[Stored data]
^^^^^^^^^^^^^^^^

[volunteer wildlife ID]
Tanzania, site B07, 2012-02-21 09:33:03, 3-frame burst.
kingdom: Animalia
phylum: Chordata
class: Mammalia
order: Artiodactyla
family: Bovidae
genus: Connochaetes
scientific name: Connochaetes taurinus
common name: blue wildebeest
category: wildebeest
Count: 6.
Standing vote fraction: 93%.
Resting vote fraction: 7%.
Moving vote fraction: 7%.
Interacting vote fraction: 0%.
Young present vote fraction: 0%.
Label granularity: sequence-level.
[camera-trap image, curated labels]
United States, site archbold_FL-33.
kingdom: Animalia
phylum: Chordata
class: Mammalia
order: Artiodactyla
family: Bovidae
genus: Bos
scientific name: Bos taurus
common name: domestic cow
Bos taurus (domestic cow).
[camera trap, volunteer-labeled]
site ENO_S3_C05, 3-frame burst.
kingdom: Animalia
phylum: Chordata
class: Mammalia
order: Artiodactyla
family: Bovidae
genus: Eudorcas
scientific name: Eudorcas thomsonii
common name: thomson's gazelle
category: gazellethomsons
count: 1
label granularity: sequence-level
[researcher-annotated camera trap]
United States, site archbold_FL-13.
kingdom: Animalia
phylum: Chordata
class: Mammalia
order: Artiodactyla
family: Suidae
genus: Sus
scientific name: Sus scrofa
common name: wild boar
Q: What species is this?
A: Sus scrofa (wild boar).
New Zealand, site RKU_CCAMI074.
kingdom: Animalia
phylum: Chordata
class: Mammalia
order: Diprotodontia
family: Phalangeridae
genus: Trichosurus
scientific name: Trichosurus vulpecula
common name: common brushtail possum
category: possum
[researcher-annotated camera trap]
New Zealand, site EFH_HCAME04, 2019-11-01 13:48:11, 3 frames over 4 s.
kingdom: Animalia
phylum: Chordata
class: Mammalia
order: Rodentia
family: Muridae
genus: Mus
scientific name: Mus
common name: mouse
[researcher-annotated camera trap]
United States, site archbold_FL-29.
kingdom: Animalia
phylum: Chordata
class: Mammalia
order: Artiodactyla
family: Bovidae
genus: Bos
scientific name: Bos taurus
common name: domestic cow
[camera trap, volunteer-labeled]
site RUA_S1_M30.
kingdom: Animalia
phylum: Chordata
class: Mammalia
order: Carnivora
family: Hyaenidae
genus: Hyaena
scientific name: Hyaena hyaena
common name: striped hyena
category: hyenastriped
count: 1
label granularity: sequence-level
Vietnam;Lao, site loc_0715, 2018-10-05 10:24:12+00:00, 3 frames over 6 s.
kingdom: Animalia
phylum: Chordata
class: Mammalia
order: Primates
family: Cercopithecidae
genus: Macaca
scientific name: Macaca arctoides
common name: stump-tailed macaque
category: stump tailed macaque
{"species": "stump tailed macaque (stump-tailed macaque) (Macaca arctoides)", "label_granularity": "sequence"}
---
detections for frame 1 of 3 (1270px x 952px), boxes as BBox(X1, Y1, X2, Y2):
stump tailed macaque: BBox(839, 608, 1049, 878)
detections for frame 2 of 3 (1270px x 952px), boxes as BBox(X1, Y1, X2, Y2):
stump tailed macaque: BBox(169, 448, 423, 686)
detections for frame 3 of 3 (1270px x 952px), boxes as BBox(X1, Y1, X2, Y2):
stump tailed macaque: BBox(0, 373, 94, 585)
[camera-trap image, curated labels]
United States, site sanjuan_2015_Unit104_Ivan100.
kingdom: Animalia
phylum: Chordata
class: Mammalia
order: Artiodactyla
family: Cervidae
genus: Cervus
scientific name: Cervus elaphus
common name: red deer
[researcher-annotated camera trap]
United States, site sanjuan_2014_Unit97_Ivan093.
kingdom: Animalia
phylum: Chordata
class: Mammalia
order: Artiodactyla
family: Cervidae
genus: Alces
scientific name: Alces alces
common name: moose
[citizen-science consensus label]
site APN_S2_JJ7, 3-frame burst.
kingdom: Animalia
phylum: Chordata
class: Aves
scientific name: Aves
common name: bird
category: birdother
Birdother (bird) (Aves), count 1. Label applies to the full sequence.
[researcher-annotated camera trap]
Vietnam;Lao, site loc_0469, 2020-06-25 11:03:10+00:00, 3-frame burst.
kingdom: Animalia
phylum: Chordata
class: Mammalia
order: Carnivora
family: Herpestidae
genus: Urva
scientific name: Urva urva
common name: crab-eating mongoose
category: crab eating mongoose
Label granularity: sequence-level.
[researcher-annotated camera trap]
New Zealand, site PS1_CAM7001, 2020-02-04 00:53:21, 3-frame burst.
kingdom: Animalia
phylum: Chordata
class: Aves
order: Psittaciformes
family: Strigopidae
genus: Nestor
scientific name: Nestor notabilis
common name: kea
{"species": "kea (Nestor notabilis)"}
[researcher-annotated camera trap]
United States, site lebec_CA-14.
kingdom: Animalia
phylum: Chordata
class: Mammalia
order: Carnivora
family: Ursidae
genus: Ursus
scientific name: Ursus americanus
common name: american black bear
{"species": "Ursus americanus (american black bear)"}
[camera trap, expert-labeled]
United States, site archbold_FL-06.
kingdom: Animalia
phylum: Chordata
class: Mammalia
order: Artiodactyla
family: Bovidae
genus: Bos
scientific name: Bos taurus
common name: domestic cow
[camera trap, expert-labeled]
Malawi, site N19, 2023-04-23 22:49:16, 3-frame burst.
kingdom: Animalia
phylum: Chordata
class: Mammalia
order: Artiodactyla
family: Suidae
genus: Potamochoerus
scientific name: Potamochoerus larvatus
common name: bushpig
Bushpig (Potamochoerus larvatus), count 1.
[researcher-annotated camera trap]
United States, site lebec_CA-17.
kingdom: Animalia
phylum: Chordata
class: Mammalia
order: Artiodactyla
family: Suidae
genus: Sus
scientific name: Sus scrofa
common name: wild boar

^^^^^^^^^^^^^^^^

**WORK REQUIRED**
Set the data down again in full, exactly as given.

**COMPLETED EXERCISE**
[volunteer wildlife ID]
Tanzania, site B07, 2012-02-21 09:33:03, 3-frame burst.
kingdom: Animalia
phylum: Chordata
class: Mammalia
order: Artiodactyla
family: Bovidae
genus: Connochaetes
scientific name: Connochaetes taurinus
common name: blue wildebeest
category: wildebeest
Count: 6.
Standing vote fraction: 93%.
Resting vote fraction: 7%.
Moving vote fraction: 7%.
Interacting vote fraction: 0%.
Young present vote fraction: 0%.
Label granularity: sequence-level.
[camera-trap image, curated labels]
United States, site archbold_FL-33.
kingdom: Animalia
phylum: Chordata
class: Mammalia
order: Artiodactyla
family: Bovidae
genus: Bos
scientific name: Bos taurus
common name: domestic cow
Bos taurus (domestic cow).
[camera trap, volunteer-labeled]
site ENO_S3_C05, 3-frame burst.
kingdom: Animalia
phylum: Chordata
class: Mammalia
order: Artiodactyla
family: Bovidae
genus: Eudorcas
scientific name: Eudorcas thomsonii
common name: thomson's gazelle
category: gazellethomsons
count: 1
label granularity: sequence-level
[researcher-annotated camera trap]
United States, site archbold_FL-13.
kingdom: Animalia
phylum: Chordata
class: Mammalia
order: Artiodactyla
family: Suidae
genus: Sus
scientific name: Sus scrofa
common name: wild boar
Q: What species is this?
A: Sus scrofa (wild boar).
New Zealand, site RKU_CCAMI074.
kingdom: Animalia
phylum: Chordata
class: Mammalia
order: Diprotodontia
family: Phalangeridae
genus: Trichosurus
scientific name: Trichosurus vulpecula
common name: common brushtail possum
category: possum
[researcher-annotated camera trap]
New Zealand, site EFH_HCAME04, 2019-11-01 13:48:11, 3 frames over 4 s.
kingdom: Animalia
phylum: Chordata
class: Mammalia
order: Rodentia
family: Muridae
genus: Mus
scientific name: Mus
common name: mouse
[researcher-annotated camera trap]
United States, site archbold_FL-29.
kingdom: Animalia
phylum: Chordata
class: Mammalia
order: Artiodactyla
family: Bovidae
genus: Bos
scientific name: Bos taurus
common name: domestic cow
[camera trap, volunteer-labeled]
site RUA_S1_M30.
kingdom: Animalia
phylum: Chordata
class: Mammalia
order: Carnivora
family: Hyaenidae
genus: Hyaena
scientific name: Hyaena hyaena
common name: striped hyena
category: hyenastriped
count: 1
label granularity: sequence-level
Vietnam;Lao, site loc_0715, 2018-10-05 10:24:12+00:00, 3 frames over 6 s.
kingdom: Animalia
phylum: Chordata
class: Mammalia
order: Primates
family: Cercopithecidae
genus: Macaca
scientific name: Macaca arctoides
common name: stump-tailed macaque
category: stump tailed macaque
{"species": "stump tailed macaque (stump-tailed macaque) (Macaca arctoides)", "label_granularity": "sequence"}
---
detections for frame 1 of 3 (1270px x 952px), boxes as BBox(X1, Y1, X2, Y2):
stump tailed macaque: BBox(839, 608, 1049, 878)
detections for frame 2 of 3 (1270px x 952px), boxes as BBox(X1, Y1, X2, Y2):
stump tailed macaque: BBox(169, 448, 423, 686)
detections for frame 3 of 3 (1270px x 952px), boxes as BBox(X1, Y1, X2, Y2):
stump tailed macaque: BBox(0, 373, 94, 585)
[camera-trap image, curated labels]
United States, site sanjuan_2015_Unit104_Ivan100.
kingdom: Animalia
phylum: Chordata
class: Mammalia
order: Artiodactyla
family: Cervidae
genus: Cervus
scientific name: Cervus elaphus
common name: red deer
[researcher-annotated camera trap]
United States, site sanjuan_2014_Unit97_Ivan093.
kingdom: Animalia
phylum: Chordata
class: Mammalia
order: Artiodactyla
family: Cervidae
genus: Alces
scientific name: Alces alces
common name: moose
[citizen-science consensus label]
site APN_S2_JJ7, 3-frame burst.
kingdom: Animalia
phylum: Chordata
class: Aves
scientific name: Aves
common name: bird
category: birdother
Birdother (bird) (Aves), count 1. Label applies to the full sequence.
[researcher-annotated camera trap]
Vietnam;Lao, site loc_0469, 2020-06-25 11:03:10+00:00, 3-frame burst.
kingdom: Animalia
phylum: Chordata
class: Mammalia
order: Carnivora
family: Herpestidae
genus: Urva
scientific name: Urva urva
common name: crab-eating mongoose
category: crab eating mongoose
Label granularity: sequence-level.
[researcher-annotated camera trap]
New Zealand, site PS1_CAM7001, 2020-02-04 00:53:21, 3-frame burst.
kingdom: Animalia
phylum: Chordata
class: Aves
order: Psittaciformes
family: Strigopidae
genus: Nestor
scientific name: Nestor notabilis
common name: kea
{"species": "kea (Nestor notabilis)"}
[researcher-annotated camera trap]
United States, site lebec_CA-14.
kingdom: Animalia
phylum: Chordata
class: Mammalia
order: Carnivora
family: Ursidae
genus: Ursus
scientific name: Ursus americanus
common name: american black bear
{"species": "Ursus americanus (american black bear)"}
[camera trap, expert-labeled]
United States, site archbold_FL-06.
kingdom: Animalia
phylum: Chordata
class: Mammalia
order: Artiodactyla
family: Bovidae
genus: Bos
scientific name: Bos taurus
common name: domestic cow
[camera trap, expert-labeled]
Malawi, site N19, 2023-04-23 22:49:16, 3-frame burst.
kingdom: Animalia
phylum: Chordata
class: Mammalia
order: Artiodactyla
family: Suidae
genus: Potamochoerus
scientific name: Potamochoerus larvatus
common name: bushpig
Bushpig (Potamochoerus larvatus), count 1.
[researcher-annotated camera trap]
United States, site lebec_CA-17.
kingdom: Animalia
phylum: Chordata
class: Mammalia
order: Artiodactyla
family: Suidae
genus: Sus
scientific name: Sus scrofa
common name: wild boar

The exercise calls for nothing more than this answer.